-- Begin Reading passage --

In the past few weeks, I have been confronting a reality about myself and what I want and the reality of what God wants. Now, I'm not talking about doing what God needs me to do. I think I've been following His lead on this for quite some time. However, I am talking about dealing with some desires that reside deep within myself.
It's confession time, and I ask my congregation members to please understand that this has nothing to do with you and your actions toward me as your pastor. You are truly a blessing to me. Bear with this post and read to the end. Perhaps, then you may understand better.
While it is my intent and purpose to follow Christ and what He calls me to do as a clergy, I much more clearly understand that He isn't concerned with what we do. I know He cuts to the heart, and He made me look deep down within to see where my heart lies and what it truly desires.
As I read once more Timothy Keller's The Reason for God, I was hit hard by the following statement:
On the Cross Christ wins through losing, triumphs through defeat, achieves power through weakness and service, comes to wealth through giving all away. Jesus Christ turns the values of the world upside down...You see. I believe what Keller says here is true. I have preached and proclaimed this. To an extent, I have lived parts of it. But what about deep down. Do I desire this? In my heart, is this the desire that I have for myself and my life?
This upside down pattern so contradicts the thinking of the world that it creates an "alternate kingdom," an alternate reality, a counterculture among those who have been transformed by it. In this peaceable kingdom there is a reversal of the values of the world with regard to power, recognition, status, and wealth. In this new counterculture, Christians look at money as something to be given away. They look at power as something to use strictly for service. Racial and class superiority, accrual of money and power at the expense of others, yearning for popularity and recognition, these normal marks of human life, are opposite of the mindset of those who have understood and experienced the Cross. Christ creates a whole new order of life. Those who are shaped by the great reversal of the Cross no longer need self-justification through money, status, career, or pride of race and class. So the Cross creates a counterculture in which sex, money, and power cease to control us and are used in life-giving and community-building rather than in destructive ways. (Keller, The Reason for God: Belief in an Age of Skepticism. Kindle location 3048)

-- End Reading passage --
-- Begin Extracted data --

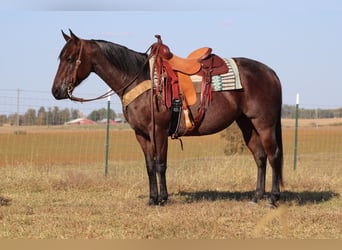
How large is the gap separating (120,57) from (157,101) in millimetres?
861

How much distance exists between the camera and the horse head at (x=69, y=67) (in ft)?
21.9

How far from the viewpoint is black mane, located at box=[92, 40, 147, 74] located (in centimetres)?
686

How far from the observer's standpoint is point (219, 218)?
6.01 meters

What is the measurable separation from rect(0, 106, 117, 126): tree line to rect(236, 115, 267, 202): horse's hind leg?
6.07 metres

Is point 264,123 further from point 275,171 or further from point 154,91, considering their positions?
point 154,91

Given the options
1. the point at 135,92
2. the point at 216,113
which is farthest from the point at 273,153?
the point at 135,92

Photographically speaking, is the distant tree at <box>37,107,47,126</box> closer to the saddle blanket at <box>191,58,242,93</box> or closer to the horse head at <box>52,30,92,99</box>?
the horse head at <box>52,30,92,99</box>

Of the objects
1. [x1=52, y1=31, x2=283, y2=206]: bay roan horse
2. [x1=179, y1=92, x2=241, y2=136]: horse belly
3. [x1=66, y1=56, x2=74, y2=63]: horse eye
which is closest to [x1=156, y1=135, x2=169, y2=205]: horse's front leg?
[x1=52, y1=31, x2=283, y2=206]: bay roan horse

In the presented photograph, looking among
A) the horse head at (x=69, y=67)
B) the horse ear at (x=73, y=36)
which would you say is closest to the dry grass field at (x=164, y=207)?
the horse head at (x=69, y=67)

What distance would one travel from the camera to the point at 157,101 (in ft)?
21.9

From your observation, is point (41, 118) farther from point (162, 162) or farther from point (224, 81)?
point (224, 81)

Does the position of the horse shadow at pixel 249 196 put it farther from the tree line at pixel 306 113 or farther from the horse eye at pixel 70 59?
the tree line at pixel 306 113

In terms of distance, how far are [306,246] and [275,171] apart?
4559 millimetres

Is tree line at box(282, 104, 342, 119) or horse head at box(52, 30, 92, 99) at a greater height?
horse head at box(52, 30, 92, 99)
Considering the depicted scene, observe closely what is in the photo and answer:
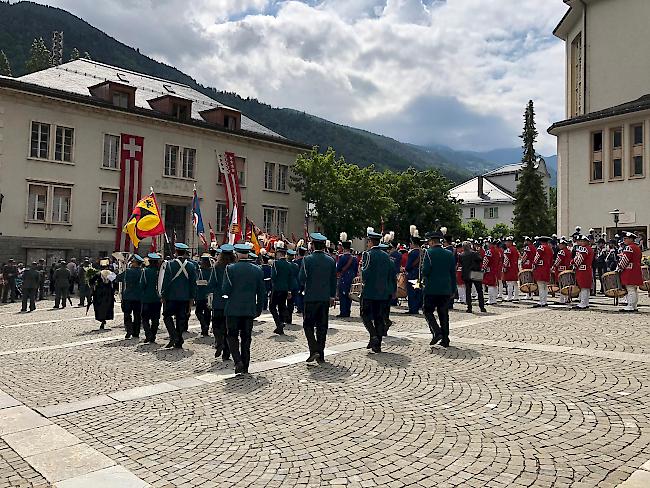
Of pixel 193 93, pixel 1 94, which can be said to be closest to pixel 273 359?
pixel 1 94

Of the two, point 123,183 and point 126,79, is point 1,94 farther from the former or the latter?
point 126,79

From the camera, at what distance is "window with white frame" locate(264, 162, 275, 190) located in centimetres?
4162

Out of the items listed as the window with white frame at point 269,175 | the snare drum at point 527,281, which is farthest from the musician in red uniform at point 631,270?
the window with white frame at point 269,175

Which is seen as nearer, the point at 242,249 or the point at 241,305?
the point at 241,305

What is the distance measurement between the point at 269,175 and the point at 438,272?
107ft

-- End Extracted data --

## Exercises
1. In the pastor's post, the Keller statement names four things Christ does on the Cross. List them.
2. Based on the pastor's post, why does the upside-down pattern create an "alternate kingdom"? Answer in one to three sentences.
3. Please retype the part of the pastor's post that opens with the words containing "While it is" and closes with "it truly desires.".
The listing is separate material and has no connection to the pastor's post.

## Solutions to the exercise
1.
- Wins through losing
- Triumphs through defeat
- Achieves power through weakness and service
- Comes to wealth through giving all away

2. It creates an "alternate kingdom" because the pattern so contradicts the thinking of the world. Among those transformed by it, it forms a counterculture that reverses the world's values about power, recognition, status, and wealth.

3.
While it is my intent and purpose to follow Christ and what He calls me to do as a clergy, I much more clearly understand that He isn't concerned with what we do. I know He cuts to the heart, and He made me look deep down within to see where my heart lies and what it truly desires.